TEXT =>
■ ■ ■ ■ ■ ■ ■
Abstract: Social and environmental impacts, responses and indicators are reviewed for the mainstream tourism sector worldwide, in five categories: population, peace, prosperity, pollution and protection.

Of the ~5000 relevant publications, very few attempt to evaluate the entire global tourism sector in terms which reflect global research in sustainable development. The industry is not yet close to sustainability.

The main driver for improvement is regulation rather than market measures. Some tourism advocates still use political approaches to avoid environmental restrictions, and to gain access to public natural resources.

Future research priorities include: the role of tourism in expansion of protected areas; improvement in environmental accounting techniques; and the effects of individual perceptions of responsibility in addressing climate change.

Keywords: indicator, development, enterprise, environment, community, social.

INTRODUCTION

Tourism researchers first turned their attention to social and environmental issues almost four decades ago (Allen, Long, Perdue, & Kieselbach, 1988; Brougham & Butler, 1981; Cater, 1987; Cohen, 1978; Farrell & McLellan, 1987; Liu & Var, 1986; Smith, 1977; Turner & Ash, 1975; Young, 1973). Research using the specific term sustainable tourism, however, commenced barely two decades ago (May, 1991; Nash & Butler, 1990). The first decade yielded compilations (Coccossis & Nijkamp, 1995; Hall & Lew, 1998; McCool & Moisey, 2001; Stabler, 1997; Swarbrooke, 1999), and basic frameworks from backgrounds in tourism (Butler, 1999; Clarke, 1997; Hall & Butler, 1995; Hughes, 1995; Hunter, 1997), economics (Driml & Common, 1996; Garrod & Fyall, 1998) and environmental management (Buckley, 1996). The second decade yielded a number of reconceptualisations, and a series of critiques including Sharpley (2000), Casagrandi and Rinaldi (2002), Gössling (2002), Liu (2003), Saarinen (2006) and Lane (2009).

As we enter a third decade, this review takes stock of progress by assessing the scope, focus and outcomes of academic research publication in sustainable tourism, against the practicalities of sustainability in the commercial tourism industry. Its basic premise is that the key issues in sustainable tourism are defined by the fundamentals of sustainability, external to the literature of tourism research. This premise relies on the axiom that both the tourism industry, and sustainability, are real-world phenomena. Therefore, this review does not attempt to deduce internally-generated research themes from analysis of bibliometric patterns in sustainable tourism publications. Instead, it constructs externally-generated themes by applying the key components of sustainability to tourism, and uses these to evaluate the sustainable tourism literature. This yields two outcomes. Firstly, it uses the results of research to assess the current sustainability of the tourism industry. Secondly, by comparing relative research effort against industry significance, it identifies priorities for future research.
■ ■ ■ ■ ■ ■ ■
DATASET EXTRACT =>
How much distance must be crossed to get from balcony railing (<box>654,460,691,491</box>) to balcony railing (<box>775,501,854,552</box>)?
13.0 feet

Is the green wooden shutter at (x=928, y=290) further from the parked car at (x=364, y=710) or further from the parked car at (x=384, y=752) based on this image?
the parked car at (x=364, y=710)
■ ■ ■ ■ ■ ■ ■
THE TASKS =>
(1) In the sustainable tourism review above, reproduce the passage from "The main driver" up to and including "addressing climate change." word for word.
(2) Answer these questions from the sustainable tourism review:
(a) Roughly how many relevant publications does the review mention?
(b) What does the review name as the main driver for improvement?
(c) Which two works are cited for the start of research using the specific term sustainable tourism?

SOLUTIONS BELOW =>
(1)
The main driver for improvement is regulation rather than market measures. Some tourism advocates still use political approaches to avoid environmental restrictions, and to gain access to public natural resources.

Future research priorities include: the role of tourism in expansion of protected areas; improvement in environmental accounting techniques; and the effects of individual perceptions of responsibility in addressing climate change.

(2)
(a) About 5000.
(b) Regulation, rather than market measures.
(c) May (1991) and Nash & Butler (1990).